IMG_2435Despite Apple’s claim to “do swim workouts in open water, track laps at the pool, or splash with your kids,” Mark’s new Series 2 watch didn’t stand a chance against Maxine’s wrath.  As she yanked it down from the nightstand,  it’s screen quickly cracked, thus totally mocking Apple’s claim to “see your metrics clearly, no matter how much the sun glares.”

The second, more unfortunate case occurred in a cab, heading to Randall’s Island, en route to one of my son’s two weekend soccer games.

As an aside, after living in the city, car free, for almost twenty years, we bought a car two years ago – mere months before we learned we were having twins. They say a car’s value deprecates the minute you drive off the lot. In our case, it lost value and, unknowingly, became too small. Last week, we sold it so we could buy another to accommodate the 5 of us, plus Grandma, Uncle Mike, or who ever else may need a ride.

The irony of owning a car in New York it that, but for random weekends or to head to the beach in summer, it’s barely used. Back in the day, taking the LIRR or Hampton Jitney out east was a no brainer. Doing it with 3 little kids and a giant suitcase, during high season, is to be avoided at all costs.

Of course, the only weekend where Luca had two soccer games occurred on the one we didn’t yet have the new car. So, after an expensive Uber ride out to Staten Island on Saturday, we opted for a more frugal cab to take us up to Randall’s Island Sunday morning.

As with most New York City cabs, our ride up the FDR was, utterly, life threatening. While Mark was enjoying the ride up front, I had all 3 kids across the back belted in tight. To our distress, we discovered that Randall’s Island has more than just a few soccer fields, and, after endless looping trying to locate Field 6, Mark and I exchanged pleasantries and decided we needed to pull over. At that very moment, poor Maxine (once again, the villain), succumbed to the perpetual stop and go, and threw up inside my Louis Vuitton bag, sitting open, unsuspectingly, on my lap. Because we were strapped in pretty tight, I couldn’t prevent her from another episode, seconds later, ensuring she covered all bases by blanketing the outside of my bag too.

With me begging the cabbie to pull over, the situation was bleak considering we still had to sit through the game.
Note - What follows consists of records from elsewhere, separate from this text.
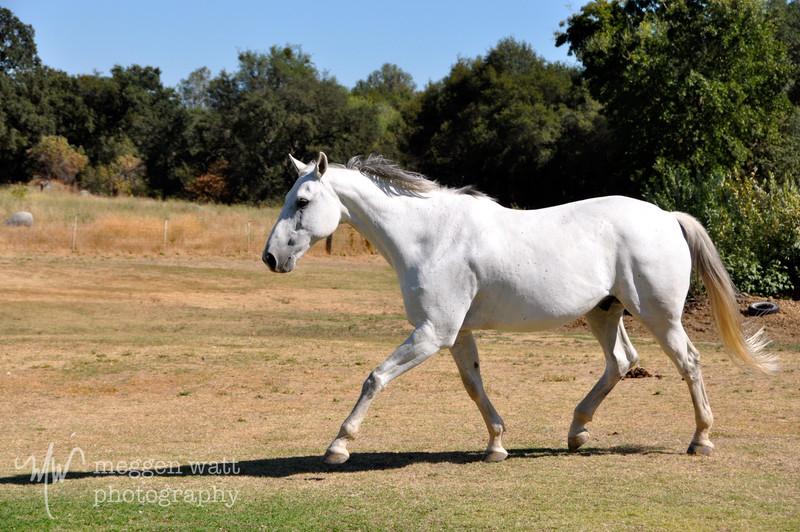 EB&Horses-069.jpg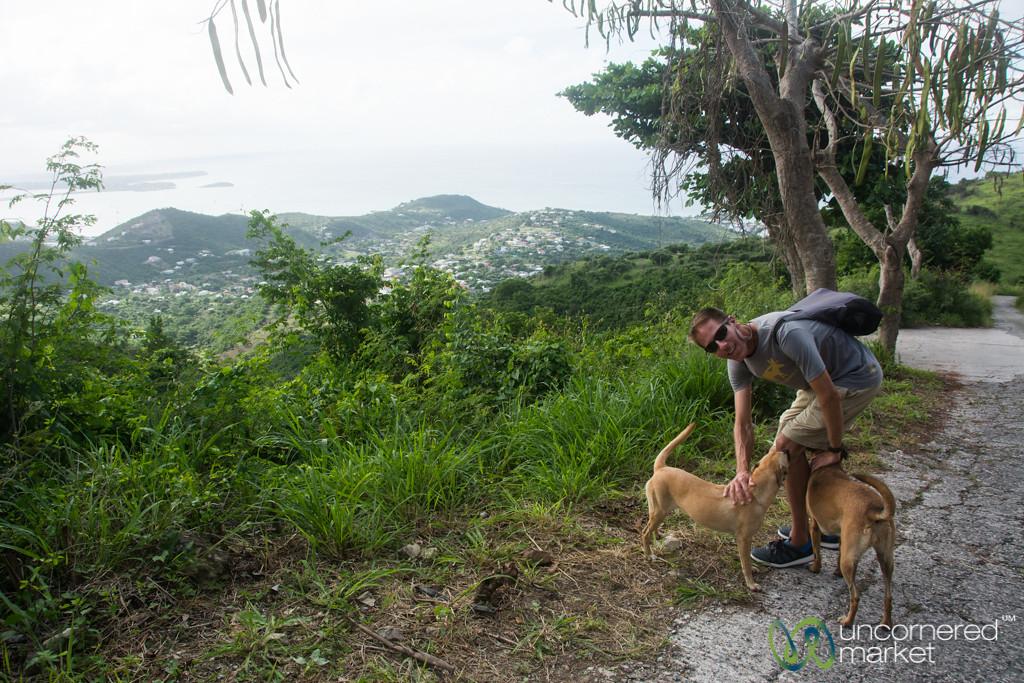 Dan Picks Up Dog Guides at Pic Paradis - St. Maarten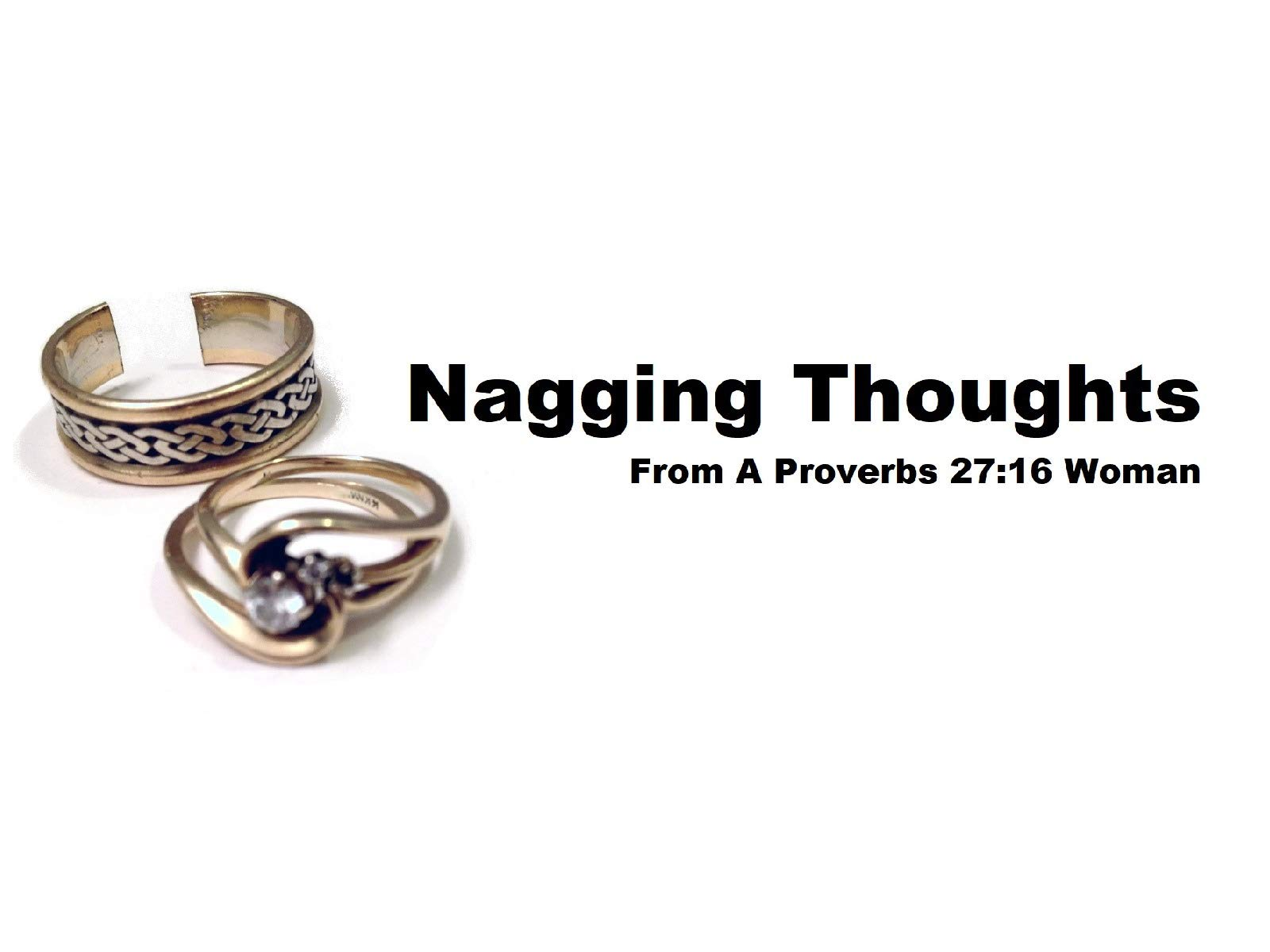Nagging Thoughts From A Proverbs 27:16 Woman - Season 1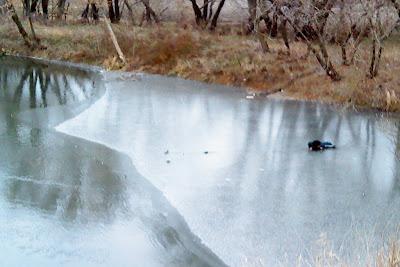 первокласник на льду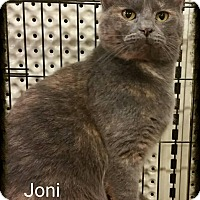 Domestic Shorthair Cat for adoption in Lexington, Kentucky - Joni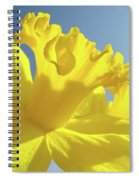 Yellow Flower Floral Daffodils Art Prints Spring Blue Sky Baslee Troutman Spiral Notebook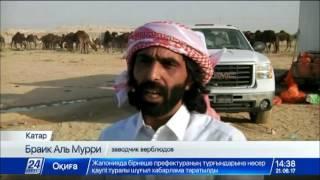 Тысячи верблюдов вернулись из Саудовской Аравии в Катар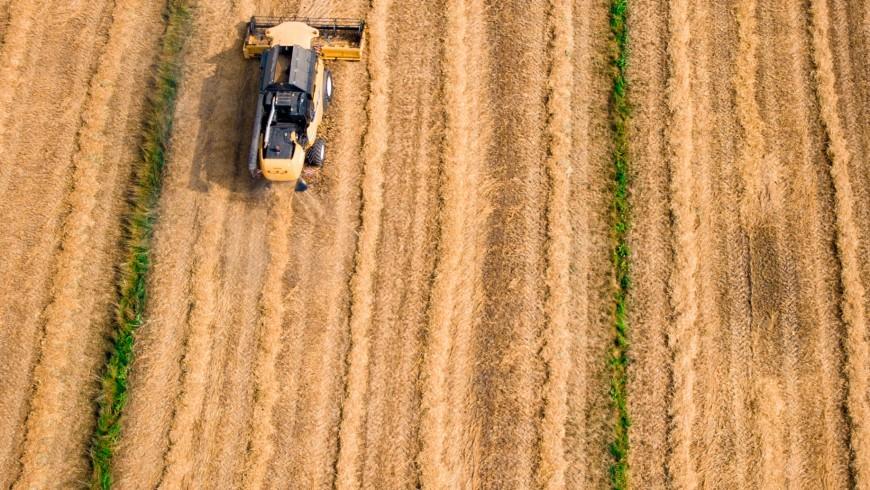 Foto di Kees Streefkerk via Unsplash, campo arato, agribusiness, difensori della terra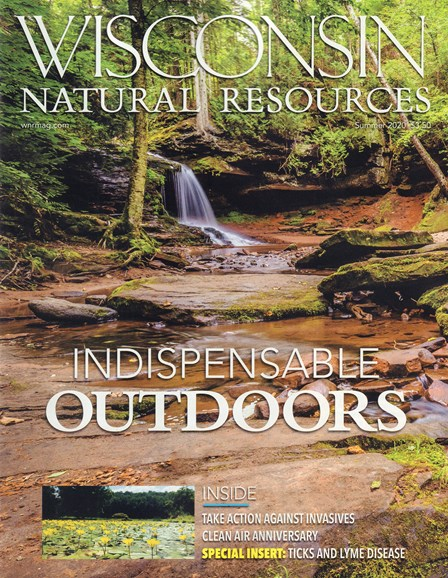 Wisconsin Natural Resources Cover - 6/1/2020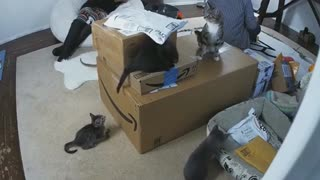 Kittens Play on Boxes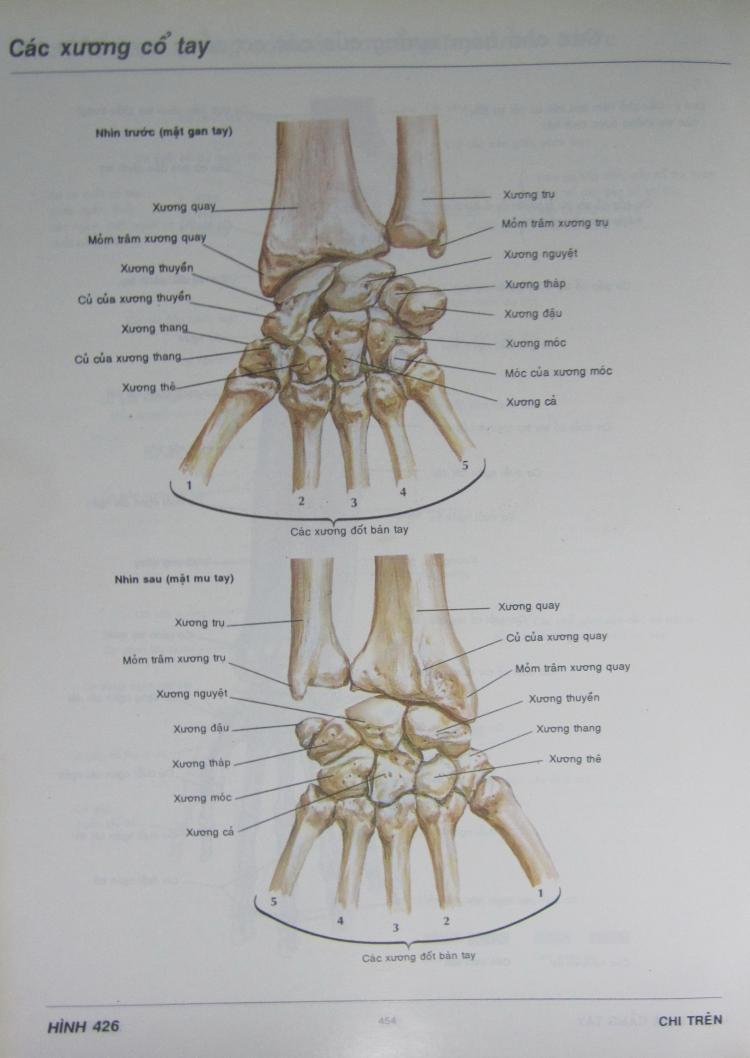 """Trích """"Atlas giải phẫu người"""" của Frank H. Netter do Nguyễn Quang Quyền dịch (NXB Y Học, Hà Nội, 1996). Ảnh: Phanxipăng"""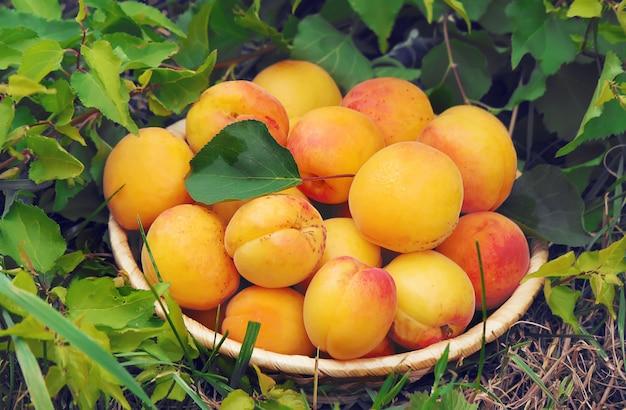 Aprikosen auf weißem hintergrund.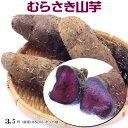 ヤマイモ(芽出しポット苗)・むらさき山芋10.5cmLポット苗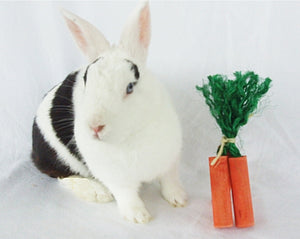 Carrot Rabbit Toy - 3 pk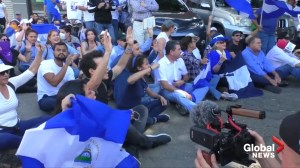 Nicaraguan opposition says dozens arrested in banned protests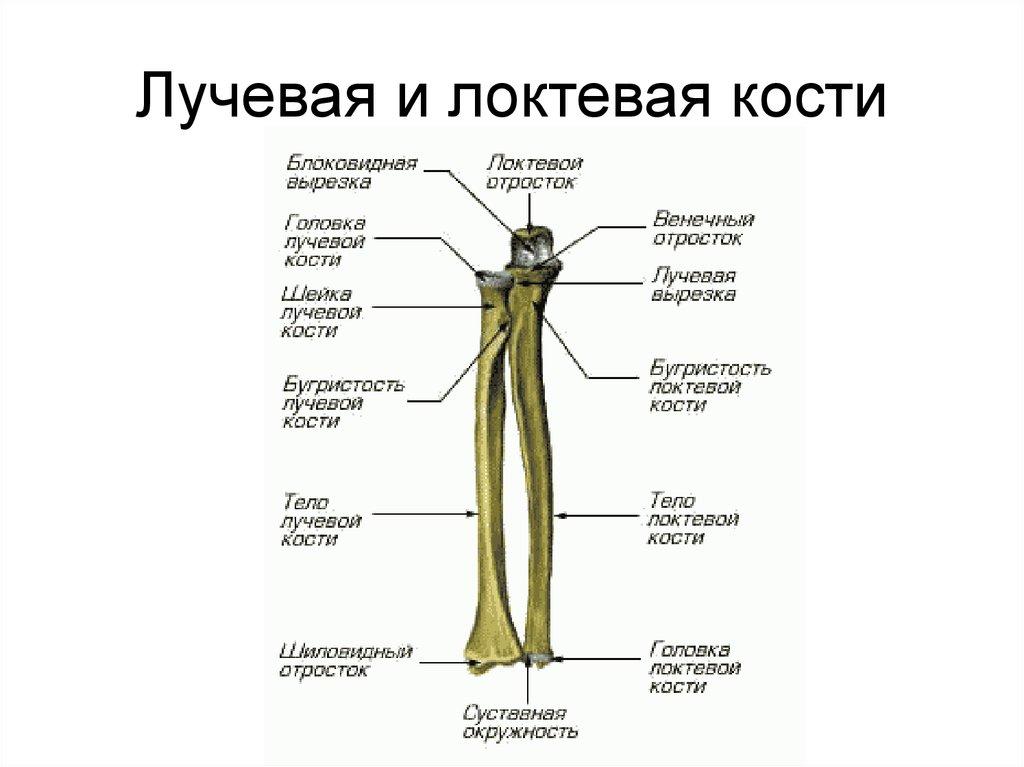 того картинка лучевой и локтевой кости сети убеждены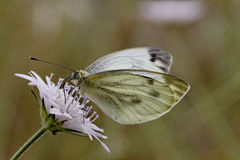Pieris brassicae, Large White, Cabbage Butterfly, Cabbage White Stock Photos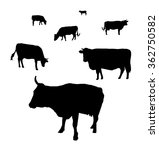 silhouette of cows grazing on a ...   Shutterstock .eps vector #362750582
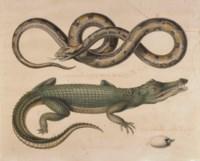 Serpent du Mexique et crocodile du Sénégal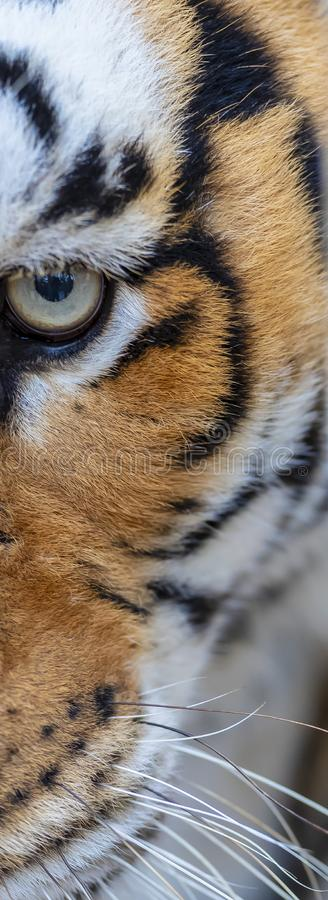 ` Bengals Tiger Stalking Its Opfer stockfoto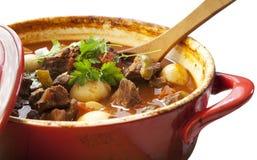 stew говядины Стоковое фото RF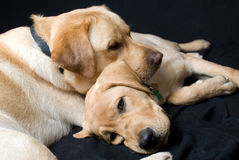 Tired dogs Royalty Free Stock Photos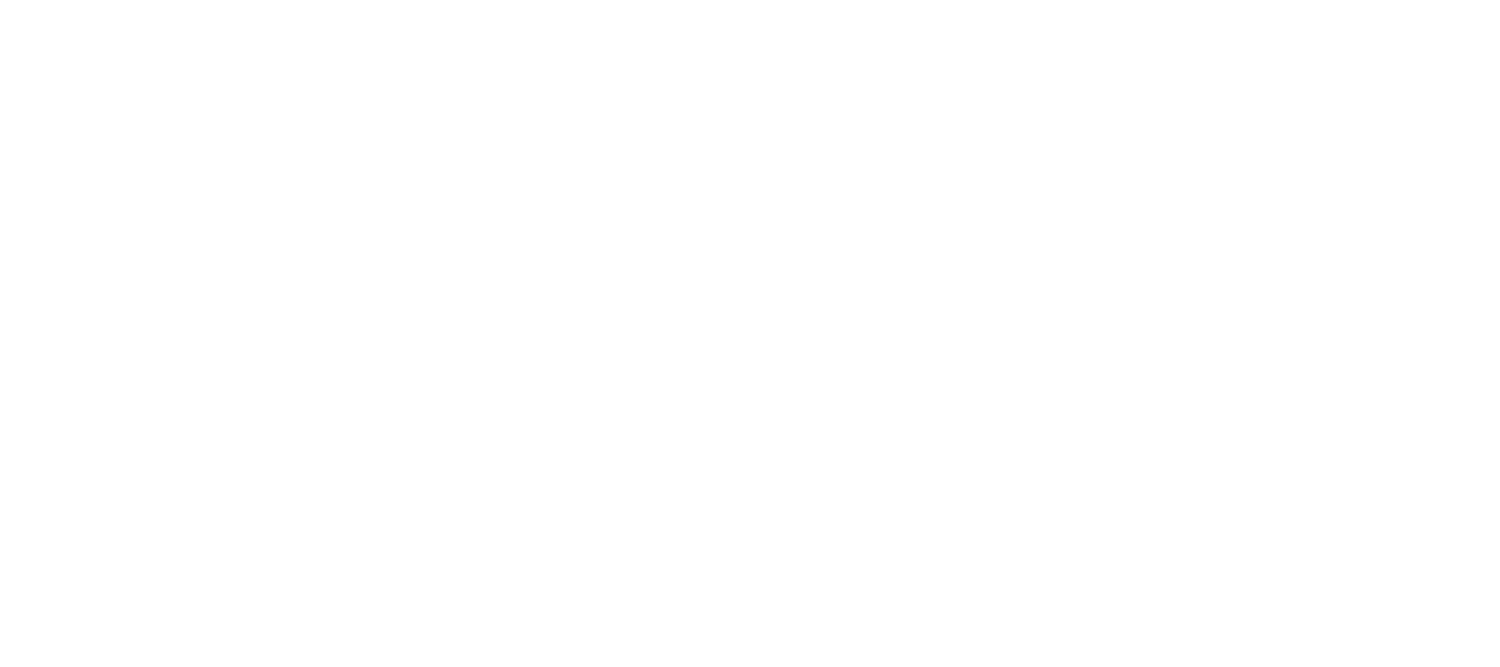 Bride Disrupted
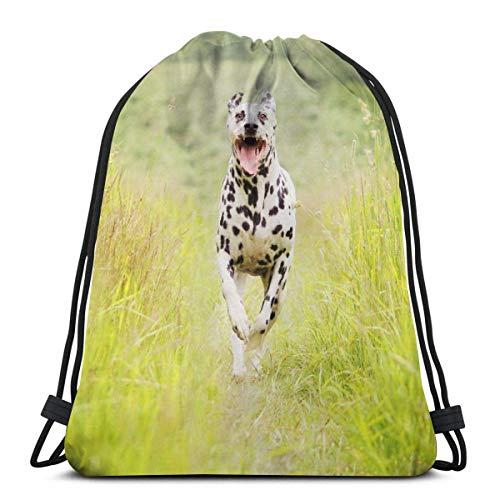 Dachshund perro jugando en la cama bolsas de hombro con cordón personalizado bolsa de gimnasio, mochila de viaje, gimnasio ligero para hombre y mujer, 16 x 14 pulgadas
With only the clothes on our back and the water and snacks packed so lovingly, in my bag, it proved to be long and noxious morning. After paying the driver handsomely for the fare and to have the car washed, any efforts at frugality were futile.

Amazingly, even in her compromised state, Maxine’s targeting skills were quite precise in more ways than one. As our cabbie managed to pull over and we all piled out, miraculously, I was standing right in front of a minuscule sign pointing to field #6. At the end of the day, we all had Maxine to thank!